====== DATA ROWS

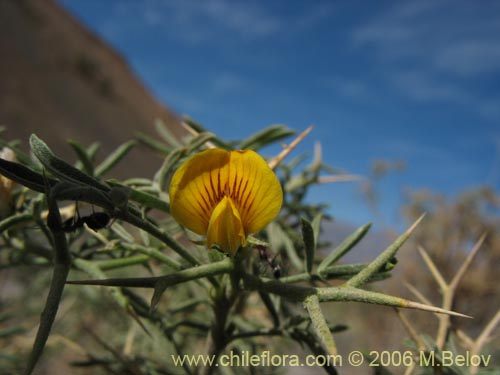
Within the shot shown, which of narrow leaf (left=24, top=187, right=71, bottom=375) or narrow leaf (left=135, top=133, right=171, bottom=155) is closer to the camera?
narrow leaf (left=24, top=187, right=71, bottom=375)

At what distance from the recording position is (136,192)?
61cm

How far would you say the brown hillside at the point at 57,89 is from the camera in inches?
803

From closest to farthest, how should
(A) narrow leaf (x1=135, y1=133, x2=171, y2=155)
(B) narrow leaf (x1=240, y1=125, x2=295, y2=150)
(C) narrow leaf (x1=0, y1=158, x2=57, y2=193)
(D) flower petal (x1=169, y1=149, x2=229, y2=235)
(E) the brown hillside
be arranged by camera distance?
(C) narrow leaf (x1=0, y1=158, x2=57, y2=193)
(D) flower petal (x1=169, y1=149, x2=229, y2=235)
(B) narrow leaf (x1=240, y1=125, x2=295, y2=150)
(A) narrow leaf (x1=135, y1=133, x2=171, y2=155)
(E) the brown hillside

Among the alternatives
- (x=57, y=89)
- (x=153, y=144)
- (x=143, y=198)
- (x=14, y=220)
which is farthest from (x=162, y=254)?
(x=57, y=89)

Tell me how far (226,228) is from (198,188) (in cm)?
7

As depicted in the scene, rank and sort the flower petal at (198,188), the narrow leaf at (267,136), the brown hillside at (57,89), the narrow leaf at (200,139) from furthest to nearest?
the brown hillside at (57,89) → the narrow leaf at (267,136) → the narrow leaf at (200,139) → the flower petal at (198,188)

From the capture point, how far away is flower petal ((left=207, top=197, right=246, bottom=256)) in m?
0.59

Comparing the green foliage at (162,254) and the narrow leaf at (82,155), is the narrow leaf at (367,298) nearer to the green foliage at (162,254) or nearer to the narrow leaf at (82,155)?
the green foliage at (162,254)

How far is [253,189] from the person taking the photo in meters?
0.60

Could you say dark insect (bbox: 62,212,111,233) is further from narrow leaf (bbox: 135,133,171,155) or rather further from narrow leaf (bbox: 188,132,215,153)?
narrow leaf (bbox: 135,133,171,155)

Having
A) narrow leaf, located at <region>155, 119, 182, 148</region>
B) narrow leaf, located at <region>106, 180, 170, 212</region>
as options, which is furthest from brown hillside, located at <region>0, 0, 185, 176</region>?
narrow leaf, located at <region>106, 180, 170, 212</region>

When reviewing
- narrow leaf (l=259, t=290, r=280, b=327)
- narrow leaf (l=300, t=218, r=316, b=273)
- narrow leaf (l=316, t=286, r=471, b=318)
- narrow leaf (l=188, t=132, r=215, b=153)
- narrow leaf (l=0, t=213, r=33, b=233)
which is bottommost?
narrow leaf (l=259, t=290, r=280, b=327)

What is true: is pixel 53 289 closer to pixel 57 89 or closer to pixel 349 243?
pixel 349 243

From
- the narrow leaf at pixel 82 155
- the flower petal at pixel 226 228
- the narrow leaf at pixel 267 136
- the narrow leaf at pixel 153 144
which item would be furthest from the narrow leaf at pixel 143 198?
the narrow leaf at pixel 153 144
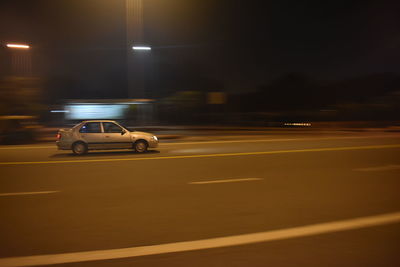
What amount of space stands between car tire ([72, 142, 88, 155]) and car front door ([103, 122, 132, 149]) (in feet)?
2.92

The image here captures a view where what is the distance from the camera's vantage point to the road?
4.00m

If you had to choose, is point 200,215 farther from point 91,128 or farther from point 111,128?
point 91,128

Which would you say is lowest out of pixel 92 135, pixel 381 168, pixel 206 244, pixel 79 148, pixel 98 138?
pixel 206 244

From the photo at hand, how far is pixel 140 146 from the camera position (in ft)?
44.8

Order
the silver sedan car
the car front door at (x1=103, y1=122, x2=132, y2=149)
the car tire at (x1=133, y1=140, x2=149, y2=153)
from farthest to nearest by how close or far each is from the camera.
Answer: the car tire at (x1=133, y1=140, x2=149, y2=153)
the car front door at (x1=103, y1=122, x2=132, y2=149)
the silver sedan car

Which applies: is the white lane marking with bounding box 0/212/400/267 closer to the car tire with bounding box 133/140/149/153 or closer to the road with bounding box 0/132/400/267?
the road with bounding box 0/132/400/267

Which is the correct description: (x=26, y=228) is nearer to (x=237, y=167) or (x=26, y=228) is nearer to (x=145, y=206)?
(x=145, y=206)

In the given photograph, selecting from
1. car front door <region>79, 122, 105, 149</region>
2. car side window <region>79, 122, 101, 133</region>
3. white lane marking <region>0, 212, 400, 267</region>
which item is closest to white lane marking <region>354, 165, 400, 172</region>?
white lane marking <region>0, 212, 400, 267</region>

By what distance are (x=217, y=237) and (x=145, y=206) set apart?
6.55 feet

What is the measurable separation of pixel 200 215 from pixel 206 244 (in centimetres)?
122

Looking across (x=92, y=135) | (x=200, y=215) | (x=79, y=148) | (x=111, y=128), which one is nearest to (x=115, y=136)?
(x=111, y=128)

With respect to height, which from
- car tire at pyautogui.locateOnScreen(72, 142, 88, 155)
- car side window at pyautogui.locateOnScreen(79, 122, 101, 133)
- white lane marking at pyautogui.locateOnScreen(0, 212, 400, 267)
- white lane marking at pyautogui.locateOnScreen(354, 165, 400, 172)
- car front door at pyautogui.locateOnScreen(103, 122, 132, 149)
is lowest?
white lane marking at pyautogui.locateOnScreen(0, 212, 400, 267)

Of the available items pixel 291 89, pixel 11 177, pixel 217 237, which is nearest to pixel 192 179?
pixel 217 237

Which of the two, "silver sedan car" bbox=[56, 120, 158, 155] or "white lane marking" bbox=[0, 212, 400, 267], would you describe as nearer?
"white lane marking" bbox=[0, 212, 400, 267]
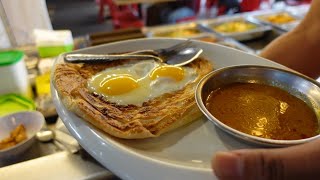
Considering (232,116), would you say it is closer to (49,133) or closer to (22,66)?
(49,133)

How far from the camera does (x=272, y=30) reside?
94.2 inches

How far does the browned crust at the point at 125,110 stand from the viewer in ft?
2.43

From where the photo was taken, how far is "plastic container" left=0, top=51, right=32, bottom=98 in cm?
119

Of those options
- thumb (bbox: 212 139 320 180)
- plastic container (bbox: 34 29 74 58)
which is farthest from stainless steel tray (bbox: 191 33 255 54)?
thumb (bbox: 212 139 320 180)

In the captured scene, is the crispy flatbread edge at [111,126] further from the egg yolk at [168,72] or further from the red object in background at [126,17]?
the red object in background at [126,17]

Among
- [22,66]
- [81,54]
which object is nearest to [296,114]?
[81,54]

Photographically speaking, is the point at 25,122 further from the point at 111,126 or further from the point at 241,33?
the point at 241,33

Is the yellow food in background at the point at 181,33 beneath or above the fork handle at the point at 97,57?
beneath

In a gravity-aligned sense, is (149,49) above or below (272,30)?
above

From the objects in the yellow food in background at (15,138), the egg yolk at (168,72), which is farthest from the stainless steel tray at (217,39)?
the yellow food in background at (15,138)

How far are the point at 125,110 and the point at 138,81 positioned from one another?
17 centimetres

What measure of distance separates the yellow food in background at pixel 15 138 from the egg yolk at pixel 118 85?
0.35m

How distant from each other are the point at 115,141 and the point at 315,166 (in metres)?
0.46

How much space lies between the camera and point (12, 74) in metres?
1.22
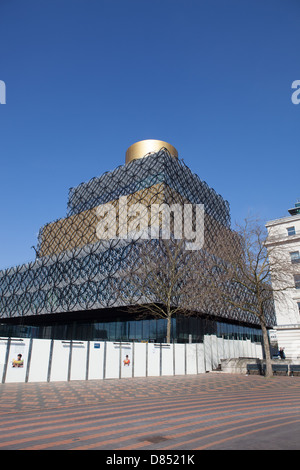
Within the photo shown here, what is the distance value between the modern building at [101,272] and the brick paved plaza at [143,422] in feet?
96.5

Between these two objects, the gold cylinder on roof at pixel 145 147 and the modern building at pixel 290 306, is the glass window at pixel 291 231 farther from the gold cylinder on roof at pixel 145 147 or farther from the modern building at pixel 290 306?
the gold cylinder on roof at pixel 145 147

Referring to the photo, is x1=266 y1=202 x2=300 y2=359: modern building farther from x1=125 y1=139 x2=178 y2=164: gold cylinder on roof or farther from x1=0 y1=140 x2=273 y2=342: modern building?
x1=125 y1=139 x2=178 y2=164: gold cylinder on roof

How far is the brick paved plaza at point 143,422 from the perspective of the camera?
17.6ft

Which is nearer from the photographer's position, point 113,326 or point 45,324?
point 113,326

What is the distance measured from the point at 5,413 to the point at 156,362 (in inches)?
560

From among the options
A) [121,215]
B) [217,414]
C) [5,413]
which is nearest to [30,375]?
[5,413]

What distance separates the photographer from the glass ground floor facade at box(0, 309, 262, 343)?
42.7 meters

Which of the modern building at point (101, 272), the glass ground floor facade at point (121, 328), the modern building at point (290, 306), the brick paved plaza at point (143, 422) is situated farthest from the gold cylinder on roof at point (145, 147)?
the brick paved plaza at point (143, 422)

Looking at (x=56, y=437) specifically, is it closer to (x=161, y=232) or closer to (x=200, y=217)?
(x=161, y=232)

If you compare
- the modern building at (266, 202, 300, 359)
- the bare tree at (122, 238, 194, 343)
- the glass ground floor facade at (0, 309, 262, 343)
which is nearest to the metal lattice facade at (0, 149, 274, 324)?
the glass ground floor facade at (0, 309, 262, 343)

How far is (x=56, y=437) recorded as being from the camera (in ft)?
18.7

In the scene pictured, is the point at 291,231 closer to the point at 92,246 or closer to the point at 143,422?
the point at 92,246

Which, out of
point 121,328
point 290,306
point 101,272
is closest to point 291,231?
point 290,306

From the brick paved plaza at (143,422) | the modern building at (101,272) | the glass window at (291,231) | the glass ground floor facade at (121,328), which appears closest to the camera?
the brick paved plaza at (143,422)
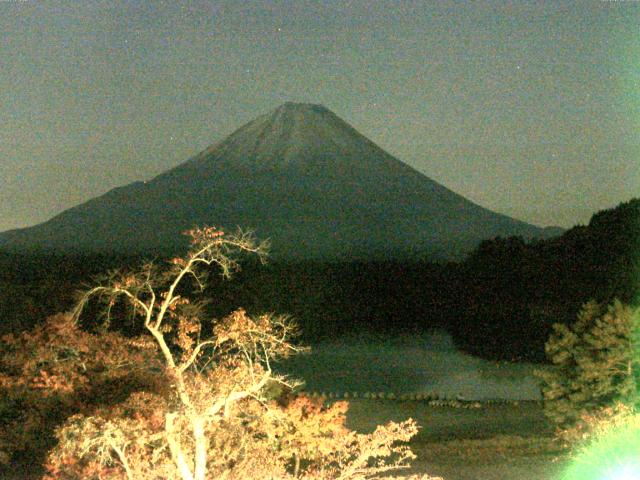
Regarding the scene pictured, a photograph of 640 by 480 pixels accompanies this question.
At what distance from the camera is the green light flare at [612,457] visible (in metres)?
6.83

============

• YOUR GOAL:
Everything from the line containing "In the scene pictured, is" through the last line of the entries is to be output exactly as written, minus any pictures.

• FINISHED TASK:
In the scene pictured, is the point at 291,231 closer to the point at 92,246 or closer to the point at 143,422?
the point at 92,246

Which, out of
point 121,328
point 290,306
point 101,272
is closest to point 291,231?
point 290,306

From the brick paved plaza at (143,422) | the modern building at (101,272) | the glass window at (291,231) | the glass ground floor facade at (121,328), which appears closest to the camera?
the brick paved plaza at (143,422)
Regarding the scene pictured, a photograph of 640 by 480 pixels accompanies this question.
At what distance from the camera is the green light flare at [612,457] visible (in metres)?
6.83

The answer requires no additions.